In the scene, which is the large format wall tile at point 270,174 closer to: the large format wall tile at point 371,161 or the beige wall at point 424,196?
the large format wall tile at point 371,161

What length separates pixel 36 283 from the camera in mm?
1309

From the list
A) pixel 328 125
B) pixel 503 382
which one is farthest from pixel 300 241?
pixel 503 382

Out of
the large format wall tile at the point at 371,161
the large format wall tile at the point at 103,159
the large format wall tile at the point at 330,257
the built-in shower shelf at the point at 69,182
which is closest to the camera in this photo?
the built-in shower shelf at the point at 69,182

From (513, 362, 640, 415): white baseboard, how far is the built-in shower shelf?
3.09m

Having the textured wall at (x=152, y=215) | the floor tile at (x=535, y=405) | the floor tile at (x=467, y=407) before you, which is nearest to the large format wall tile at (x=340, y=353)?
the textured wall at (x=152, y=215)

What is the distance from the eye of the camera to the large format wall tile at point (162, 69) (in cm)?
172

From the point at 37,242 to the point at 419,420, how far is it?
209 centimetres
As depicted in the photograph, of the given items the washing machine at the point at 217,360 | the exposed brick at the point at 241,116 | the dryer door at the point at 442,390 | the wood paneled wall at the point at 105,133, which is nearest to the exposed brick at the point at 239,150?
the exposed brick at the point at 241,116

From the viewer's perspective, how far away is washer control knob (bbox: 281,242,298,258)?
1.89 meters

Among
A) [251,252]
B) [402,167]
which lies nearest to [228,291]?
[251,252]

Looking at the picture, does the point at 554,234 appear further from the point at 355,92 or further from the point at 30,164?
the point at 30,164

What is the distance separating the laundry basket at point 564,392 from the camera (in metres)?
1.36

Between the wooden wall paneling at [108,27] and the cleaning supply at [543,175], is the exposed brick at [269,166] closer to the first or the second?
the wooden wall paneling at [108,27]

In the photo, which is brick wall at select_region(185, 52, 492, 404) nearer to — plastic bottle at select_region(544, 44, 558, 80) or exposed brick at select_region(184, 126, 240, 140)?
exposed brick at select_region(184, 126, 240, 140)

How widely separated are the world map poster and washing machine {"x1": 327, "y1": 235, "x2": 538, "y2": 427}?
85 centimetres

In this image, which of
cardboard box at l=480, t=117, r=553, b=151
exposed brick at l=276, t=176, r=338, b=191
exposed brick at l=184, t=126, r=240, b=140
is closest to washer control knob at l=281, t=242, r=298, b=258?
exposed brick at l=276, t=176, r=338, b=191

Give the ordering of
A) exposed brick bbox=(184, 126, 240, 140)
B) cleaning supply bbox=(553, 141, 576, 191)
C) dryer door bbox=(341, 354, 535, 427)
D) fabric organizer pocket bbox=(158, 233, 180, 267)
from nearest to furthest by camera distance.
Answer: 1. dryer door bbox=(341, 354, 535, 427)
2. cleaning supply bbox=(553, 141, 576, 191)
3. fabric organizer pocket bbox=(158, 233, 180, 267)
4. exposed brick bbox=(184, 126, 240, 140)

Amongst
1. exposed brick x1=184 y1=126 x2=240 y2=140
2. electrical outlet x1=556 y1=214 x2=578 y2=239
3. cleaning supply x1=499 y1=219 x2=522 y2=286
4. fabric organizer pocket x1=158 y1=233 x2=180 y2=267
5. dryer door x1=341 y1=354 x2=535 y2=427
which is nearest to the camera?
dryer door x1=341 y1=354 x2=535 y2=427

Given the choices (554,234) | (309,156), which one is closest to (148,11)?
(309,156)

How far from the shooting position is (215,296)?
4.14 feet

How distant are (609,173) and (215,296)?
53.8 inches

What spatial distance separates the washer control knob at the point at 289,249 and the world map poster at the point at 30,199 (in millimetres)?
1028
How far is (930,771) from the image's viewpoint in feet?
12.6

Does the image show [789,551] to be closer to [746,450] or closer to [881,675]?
━━━━━━━━━━━━━━━━━━━━━━━━━━━━━━
### Set exercise
Please format all of the material above as a numbered list with one line per entry, and leave out the blank lines.

### Problem solution
1. In the scene, which is the large format wall tile at point 270,174 closer to: the large format wall tile at point 371,161 or the beige wall at point 424,196?
2. the large format wall tile at point 371,161
3. What length separates pixel 36 283 from the camera in mm?
4. 1309
5. From the list
6. A) pixel 328 125
7. B) pixel 503 382
8. which one is farthest from pixel 300 241?
9. pixel 503 382
10. Out of
11. the large format wall tile at the point at 371,161
12. the large format wall tile at the point at 103,159
13. the large format wall tile at the point at 330,257
14. the built-in shower shelf at the point at 69,182
15. which is closest to the camera in this photo?
16. the built-in shower shelf at the point at 69,182
17. From (513, 362, 640, 415): white baseboard, how far is the built-in shower shelf?
18. 3.09m
19. Having the textured wall at (x=152, y=215) | the floor tile at (x=535, y=405) | the floor tile at (x=467, y=407) before you, which is nearest to the large format wall tile at (x=340, y=353)?
20. the textured wall at (x=152, y=215)
21. What is the distance from the eye of the camera to the large format wall tile at point (162, 69) (in cm)?
22. 172
23. From the point at 37,242 to the point at 419,420, how far is it?
24. 209 centimetres
25. As depicted in the photograph, of the given items the washing machine at the point at 217,360 | the exposed brick at the point at 241,116 | the dryer door at the point at 442,390 | the wood paneled wall at the point at 105,133, which is nearest to the exposed brick at the point at 239,150?
26. the exposed brick at the point at 241,116
27. From the viewer's perspective, how far away is washer control knob (bbox: 281,242,298,258)?
28. 1.89 meters
29. Among
30. A) [251,252]
31. B) [402,167]
32. which lies nearest to [228,291]?
33. [251,252]
34. Looking at the picture, does the point at 554,234 appear further from the point at 355,92 or further from the point at 30,164?
35. the point at 30,164
36. What is the distance separating the laundry basket at point 564,392 from the camera (in metres)?
37. 1.36
38. Between the wooden wall paneling at [108,27] and the cleaning supply at [543,175], is the exposed brick at [269,166] closer to the first or the second?
39. the wooden wall paneling at [108,27]
40. In the photo, which is brick wall at select_region(185, 52, 492, 404) nearer to — plastic bottle at select_region(544, 44, 558, 80) or exposed brick at select_region(184, 126, 240, 140)?
41. exposed brick at select_region(184, 126, 240, 140)
42. How widely separated are the world map poster and washing machine {"x1": 327, "y1": 235, "x2": 538, "y2": 427}?
43. 85 centimetres
44. In this image, which of
45. cardboard box at l=480, t=117, r=553, b=151
46. exposed brick at l=276, t=176, r=338, b=191
47. exposed brick at l=184, t=126, r=240, b=140
48. is closest to washer control knob at l=281, t=242, r=298, b=258?
49. exposed brick at l=276, t=176, r=338, b=191
50. Give the ordering of
51. A) exposed brick bbox=(184, 126, 240, 140)
52. B) cleaning supply bbox=(553, 141, 576, 191)
53. C) dryer door bbox=(341, 354, 535, 427)
54. D) fabric organizer pocket bbox=(158, 233, 180, 267)
55. from nearest to furthest by camera distance.
56. Answer: 1. dryer door bbox=(341, 354, 535, 427)
57. 2. cleaning supply bbox=(553, 141, 576, 191)
58. 3. fabric organizer pocket bbox=(158, 233, 180, 267)
59. 4. exposed brick bbox=(184, 126, 240, 140)
60. Amongst
61. 1. exposed brick x1=184 y1=126 x2=240 y2=140
62. 2. electrical outlet x1=556 y1=214 x2=578 y2=239
63. 3. cleaning supply x1=499 y1=219 x2=522 y2=286
64. 4. fabric organizer pocket x1=158 y1=233 x2=180 y2=267
65. 5. dryer door x1=341 y1=354 x2=535 y2=427
66. which is nearest to the camera?
67. dryer door x1=341 y1=354 x2=535 y2=427
68. Given the choices (554,234) | (309,156), which one is closest to (148,11)?
69. (309,156)
70. How far from the shooting position is (215,296)?
71. 4.14 feet
72. How distant are (609,173) and (215,296)?
73. 53.8 inches
74. What spatial distance separates the washer control knob at the point at 289,249 and the world map poster at the point at 30,199 (in millimetres)?
75. 1028
76. How far is (930,771) from the image's viewpoint in feet?
77. 12.6
78. Does the image show [789,551] to be closer to [746,450] or closer to [881,675]?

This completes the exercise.